-- Work to complete --
Pick out every line in the rows below that contains the string "instances", and copy each one. Case counts.

-- Source records --
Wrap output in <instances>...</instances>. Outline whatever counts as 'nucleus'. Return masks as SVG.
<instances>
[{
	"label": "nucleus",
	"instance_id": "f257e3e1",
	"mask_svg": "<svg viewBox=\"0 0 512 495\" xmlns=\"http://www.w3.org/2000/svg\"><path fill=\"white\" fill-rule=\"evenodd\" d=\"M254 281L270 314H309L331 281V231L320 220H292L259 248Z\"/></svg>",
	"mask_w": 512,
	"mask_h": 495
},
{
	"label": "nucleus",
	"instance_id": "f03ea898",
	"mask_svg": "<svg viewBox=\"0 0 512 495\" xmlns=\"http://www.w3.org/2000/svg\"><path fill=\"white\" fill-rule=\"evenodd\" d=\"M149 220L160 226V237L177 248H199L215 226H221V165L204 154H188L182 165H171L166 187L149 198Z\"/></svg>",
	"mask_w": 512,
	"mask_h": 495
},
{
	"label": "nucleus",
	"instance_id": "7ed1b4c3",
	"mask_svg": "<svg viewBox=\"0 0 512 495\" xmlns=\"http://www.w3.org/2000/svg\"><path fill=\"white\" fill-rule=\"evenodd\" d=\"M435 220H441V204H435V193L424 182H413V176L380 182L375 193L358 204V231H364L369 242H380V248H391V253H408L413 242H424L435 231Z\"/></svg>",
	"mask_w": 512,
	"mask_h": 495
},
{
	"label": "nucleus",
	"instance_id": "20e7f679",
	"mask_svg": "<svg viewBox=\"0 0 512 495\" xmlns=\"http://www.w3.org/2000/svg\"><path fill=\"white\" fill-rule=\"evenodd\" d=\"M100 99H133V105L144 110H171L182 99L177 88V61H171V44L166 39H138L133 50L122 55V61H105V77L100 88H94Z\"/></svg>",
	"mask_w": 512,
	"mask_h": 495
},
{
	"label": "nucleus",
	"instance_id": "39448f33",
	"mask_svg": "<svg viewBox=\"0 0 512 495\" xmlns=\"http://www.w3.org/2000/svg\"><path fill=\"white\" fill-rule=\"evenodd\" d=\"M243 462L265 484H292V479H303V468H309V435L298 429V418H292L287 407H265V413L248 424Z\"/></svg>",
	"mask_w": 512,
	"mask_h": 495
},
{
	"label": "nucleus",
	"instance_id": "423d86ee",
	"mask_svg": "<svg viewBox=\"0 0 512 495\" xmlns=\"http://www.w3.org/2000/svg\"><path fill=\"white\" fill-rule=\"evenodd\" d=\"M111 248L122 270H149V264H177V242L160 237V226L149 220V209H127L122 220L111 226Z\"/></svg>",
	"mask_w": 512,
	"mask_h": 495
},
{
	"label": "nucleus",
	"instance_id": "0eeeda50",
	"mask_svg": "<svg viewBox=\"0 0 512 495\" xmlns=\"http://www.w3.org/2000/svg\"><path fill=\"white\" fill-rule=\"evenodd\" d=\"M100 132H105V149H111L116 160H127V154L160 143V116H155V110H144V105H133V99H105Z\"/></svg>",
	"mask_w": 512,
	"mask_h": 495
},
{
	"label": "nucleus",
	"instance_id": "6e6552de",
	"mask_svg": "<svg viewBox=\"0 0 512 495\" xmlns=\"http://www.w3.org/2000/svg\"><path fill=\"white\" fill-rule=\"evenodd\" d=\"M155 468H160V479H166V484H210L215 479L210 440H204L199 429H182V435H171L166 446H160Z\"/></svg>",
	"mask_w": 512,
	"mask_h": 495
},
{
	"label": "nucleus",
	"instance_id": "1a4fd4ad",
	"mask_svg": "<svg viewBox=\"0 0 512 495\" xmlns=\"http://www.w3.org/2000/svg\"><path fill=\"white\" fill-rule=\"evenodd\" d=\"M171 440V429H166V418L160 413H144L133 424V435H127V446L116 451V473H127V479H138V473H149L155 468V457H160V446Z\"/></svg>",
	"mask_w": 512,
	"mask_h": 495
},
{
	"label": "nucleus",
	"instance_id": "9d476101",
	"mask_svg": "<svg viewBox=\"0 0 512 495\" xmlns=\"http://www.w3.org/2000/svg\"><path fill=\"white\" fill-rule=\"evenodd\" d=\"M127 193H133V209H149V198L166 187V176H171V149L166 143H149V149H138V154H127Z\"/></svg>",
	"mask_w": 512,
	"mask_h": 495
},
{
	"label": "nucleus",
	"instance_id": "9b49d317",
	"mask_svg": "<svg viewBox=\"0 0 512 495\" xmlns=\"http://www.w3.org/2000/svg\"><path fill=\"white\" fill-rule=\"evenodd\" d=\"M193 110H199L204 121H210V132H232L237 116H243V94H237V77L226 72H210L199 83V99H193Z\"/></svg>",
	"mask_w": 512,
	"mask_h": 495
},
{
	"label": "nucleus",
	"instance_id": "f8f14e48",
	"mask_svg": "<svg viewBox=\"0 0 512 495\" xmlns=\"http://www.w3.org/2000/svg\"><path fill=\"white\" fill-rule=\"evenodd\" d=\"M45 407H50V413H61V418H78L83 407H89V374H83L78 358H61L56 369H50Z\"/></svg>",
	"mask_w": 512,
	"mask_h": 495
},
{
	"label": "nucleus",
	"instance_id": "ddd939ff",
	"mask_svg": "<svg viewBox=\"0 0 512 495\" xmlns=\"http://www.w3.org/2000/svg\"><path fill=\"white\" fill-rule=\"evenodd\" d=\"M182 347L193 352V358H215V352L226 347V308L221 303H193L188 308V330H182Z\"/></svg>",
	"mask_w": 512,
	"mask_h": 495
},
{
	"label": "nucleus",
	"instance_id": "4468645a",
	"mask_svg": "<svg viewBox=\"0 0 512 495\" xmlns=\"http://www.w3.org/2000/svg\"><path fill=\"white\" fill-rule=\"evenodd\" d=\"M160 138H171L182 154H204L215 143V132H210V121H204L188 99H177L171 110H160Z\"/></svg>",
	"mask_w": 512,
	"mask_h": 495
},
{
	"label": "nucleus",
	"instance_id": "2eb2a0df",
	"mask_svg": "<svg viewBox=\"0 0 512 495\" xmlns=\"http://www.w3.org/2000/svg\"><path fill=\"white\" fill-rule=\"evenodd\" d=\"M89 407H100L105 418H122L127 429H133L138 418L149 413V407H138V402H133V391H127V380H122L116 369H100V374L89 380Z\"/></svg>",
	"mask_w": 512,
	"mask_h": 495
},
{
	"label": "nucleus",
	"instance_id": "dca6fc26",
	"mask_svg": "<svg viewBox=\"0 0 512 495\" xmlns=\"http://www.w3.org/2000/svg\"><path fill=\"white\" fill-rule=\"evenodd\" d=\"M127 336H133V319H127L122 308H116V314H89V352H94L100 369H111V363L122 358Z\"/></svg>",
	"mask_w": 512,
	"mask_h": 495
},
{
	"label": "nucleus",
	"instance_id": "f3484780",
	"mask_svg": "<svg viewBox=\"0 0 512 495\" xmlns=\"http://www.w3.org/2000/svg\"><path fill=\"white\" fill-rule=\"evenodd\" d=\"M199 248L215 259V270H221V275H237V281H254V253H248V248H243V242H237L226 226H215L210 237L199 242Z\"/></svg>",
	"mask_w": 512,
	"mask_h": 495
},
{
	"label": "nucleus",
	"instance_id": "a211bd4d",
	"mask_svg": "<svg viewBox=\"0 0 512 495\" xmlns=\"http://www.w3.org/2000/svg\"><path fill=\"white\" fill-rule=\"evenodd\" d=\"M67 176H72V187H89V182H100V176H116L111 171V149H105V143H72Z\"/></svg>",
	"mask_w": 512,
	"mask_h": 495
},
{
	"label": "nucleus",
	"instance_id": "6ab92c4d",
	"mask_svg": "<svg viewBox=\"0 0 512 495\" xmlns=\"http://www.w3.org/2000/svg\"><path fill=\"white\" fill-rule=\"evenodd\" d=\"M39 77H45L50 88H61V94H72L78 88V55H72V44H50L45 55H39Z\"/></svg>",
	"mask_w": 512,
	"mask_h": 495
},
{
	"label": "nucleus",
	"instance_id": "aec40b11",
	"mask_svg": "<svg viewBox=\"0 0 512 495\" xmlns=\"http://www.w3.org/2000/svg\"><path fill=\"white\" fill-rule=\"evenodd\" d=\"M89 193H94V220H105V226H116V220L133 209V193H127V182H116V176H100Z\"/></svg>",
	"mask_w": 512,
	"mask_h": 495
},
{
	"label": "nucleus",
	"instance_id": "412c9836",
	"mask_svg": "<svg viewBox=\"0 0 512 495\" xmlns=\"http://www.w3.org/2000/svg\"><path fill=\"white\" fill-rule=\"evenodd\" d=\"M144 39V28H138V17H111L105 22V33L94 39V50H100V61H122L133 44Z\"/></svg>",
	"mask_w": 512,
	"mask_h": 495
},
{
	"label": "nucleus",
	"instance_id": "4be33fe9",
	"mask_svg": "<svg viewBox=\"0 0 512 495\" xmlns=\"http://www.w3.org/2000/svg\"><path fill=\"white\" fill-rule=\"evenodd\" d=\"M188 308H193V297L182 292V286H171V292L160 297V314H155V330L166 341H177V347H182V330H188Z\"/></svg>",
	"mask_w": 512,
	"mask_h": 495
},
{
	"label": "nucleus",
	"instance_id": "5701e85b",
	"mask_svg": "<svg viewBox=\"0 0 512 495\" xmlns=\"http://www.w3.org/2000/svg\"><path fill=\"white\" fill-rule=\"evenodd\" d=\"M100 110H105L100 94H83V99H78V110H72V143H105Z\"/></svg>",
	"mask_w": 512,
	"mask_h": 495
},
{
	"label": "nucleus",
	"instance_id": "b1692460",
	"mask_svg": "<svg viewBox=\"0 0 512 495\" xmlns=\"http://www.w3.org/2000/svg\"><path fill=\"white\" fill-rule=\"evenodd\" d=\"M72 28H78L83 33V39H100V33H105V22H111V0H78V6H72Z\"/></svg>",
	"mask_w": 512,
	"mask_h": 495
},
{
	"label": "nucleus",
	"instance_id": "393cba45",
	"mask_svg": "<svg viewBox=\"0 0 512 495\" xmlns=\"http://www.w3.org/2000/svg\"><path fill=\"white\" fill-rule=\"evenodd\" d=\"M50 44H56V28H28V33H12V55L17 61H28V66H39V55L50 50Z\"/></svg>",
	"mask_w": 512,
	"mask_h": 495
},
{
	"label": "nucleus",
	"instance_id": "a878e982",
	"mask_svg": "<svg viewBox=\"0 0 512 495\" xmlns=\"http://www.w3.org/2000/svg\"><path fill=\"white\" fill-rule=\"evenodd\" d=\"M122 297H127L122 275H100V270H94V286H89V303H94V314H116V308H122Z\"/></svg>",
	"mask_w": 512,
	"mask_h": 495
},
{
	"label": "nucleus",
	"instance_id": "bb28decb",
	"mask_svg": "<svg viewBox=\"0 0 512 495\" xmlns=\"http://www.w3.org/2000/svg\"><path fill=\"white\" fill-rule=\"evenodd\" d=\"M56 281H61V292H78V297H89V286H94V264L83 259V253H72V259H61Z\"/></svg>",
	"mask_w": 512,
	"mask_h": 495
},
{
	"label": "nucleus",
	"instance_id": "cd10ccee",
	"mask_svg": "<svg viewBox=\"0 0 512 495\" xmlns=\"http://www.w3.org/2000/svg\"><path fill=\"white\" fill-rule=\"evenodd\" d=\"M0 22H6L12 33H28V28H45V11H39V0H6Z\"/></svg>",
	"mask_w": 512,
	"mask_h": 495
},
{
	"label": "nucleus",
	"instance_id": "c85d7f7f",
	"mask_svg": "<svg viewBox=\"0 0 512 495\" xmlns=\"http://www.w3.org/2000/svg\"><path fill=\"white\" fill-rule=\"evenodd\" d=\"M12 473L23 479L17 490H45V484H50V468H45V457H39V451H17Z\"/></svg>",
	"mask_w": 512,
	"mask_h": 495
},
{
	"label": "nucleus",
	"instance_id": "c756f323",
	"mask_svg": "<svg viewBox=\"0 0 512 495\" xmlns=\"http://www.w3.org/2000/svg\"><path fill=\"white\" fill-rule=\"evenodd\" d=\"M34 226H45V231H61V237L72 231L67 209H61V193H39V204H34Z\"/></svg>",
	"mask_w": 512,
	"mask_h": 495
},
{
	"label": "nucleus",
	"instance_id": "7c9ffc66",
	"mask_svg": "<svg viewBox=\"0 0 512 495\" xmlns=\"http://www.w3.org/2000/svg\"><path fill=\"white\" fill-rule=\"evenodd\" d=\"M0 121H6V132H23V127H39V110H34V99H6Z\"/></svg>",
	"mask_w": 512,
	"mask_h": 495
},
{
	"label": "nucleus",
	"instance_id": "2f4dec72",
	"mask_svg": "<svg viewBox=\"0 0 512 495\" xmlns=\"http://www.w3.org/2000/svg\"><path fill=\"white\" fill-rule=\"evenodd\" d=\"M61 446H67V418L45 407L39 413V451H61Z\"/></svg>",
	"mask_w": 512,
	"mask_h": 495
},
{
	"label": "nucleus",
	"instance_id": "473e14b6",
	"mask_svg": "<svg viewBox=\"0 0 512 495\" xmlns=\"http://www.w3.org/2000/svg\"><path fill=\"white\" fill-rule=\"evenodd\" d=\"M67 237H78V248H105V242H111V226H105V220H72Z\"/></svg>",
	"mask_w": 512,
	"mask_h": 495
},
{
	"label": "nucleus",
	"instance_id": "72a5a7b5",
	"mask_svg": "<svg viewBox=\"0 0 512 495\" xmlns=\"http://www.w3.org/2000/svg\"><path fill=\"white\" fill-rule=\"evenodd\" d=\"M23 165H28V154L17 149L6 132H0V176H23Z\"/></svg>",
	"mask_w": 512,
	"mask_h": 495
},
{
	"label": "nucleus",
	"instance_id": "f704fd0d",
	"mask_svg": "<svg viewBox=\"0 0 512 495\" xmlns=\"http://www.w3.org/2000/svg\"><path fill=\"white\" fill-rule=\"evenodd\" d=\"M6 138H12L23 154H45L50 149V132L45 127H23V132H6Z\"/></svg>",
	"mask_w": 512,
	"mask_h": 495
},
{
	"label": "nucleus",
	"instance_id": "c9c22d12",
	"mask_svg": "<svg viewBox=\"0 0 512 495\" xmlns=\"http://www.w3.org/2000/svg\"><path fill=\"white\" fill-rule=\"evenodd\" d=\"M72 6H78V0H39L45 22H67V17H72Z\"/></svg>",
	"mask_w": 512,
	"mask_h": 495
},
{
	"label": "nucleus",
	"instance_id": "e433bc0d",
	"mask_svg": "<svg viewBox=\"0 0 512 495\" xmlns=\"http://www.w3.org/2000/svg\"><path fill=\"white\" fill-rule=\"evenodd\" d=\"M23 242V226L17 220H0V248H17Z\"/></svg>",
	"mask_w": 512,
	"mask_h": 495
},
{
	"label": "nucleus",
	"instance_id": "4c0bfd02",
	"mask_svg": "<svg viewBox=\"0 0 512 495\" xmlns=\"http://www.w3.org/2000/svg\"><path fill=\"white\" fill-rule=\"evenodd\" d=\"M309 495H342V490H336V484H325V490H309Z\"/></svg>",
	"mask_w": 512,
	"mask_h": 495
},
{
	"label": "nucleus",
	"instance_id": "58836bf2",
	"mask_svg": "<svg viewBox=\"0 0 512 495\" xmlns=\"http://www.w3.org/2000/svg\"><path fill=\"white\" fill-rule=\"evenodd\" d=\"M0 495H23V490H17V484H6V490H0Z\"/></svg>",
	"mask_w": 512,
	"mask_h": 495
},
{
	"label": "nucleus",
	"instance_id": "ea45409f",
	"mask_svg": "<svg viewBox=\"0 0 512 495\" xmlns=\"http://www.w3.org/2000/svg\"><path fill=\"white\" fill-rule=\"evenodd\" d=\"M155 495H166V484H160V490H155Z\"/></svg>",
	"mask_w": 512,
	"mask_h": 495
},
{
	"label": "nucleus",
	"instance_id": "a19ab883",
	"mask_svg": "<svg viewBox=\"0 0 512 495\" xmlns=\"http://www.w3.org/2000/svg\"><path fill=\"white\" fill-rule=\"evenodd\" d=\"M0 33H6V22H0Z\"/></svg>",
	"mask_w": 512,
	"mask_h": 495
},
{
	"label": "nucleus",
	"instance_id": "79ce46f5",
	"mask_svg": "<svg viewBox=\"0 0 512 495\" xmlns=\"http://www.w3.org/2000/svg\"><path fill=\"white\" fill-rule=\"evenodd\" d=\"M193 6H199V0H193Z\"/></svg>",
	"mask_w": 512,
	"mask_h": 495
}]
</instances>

-- Complete output --
Wrap output in <instances>...</instances>. Outline whatever counts as 'nucleus'. Return masks as SVG.
<instances>
</instances>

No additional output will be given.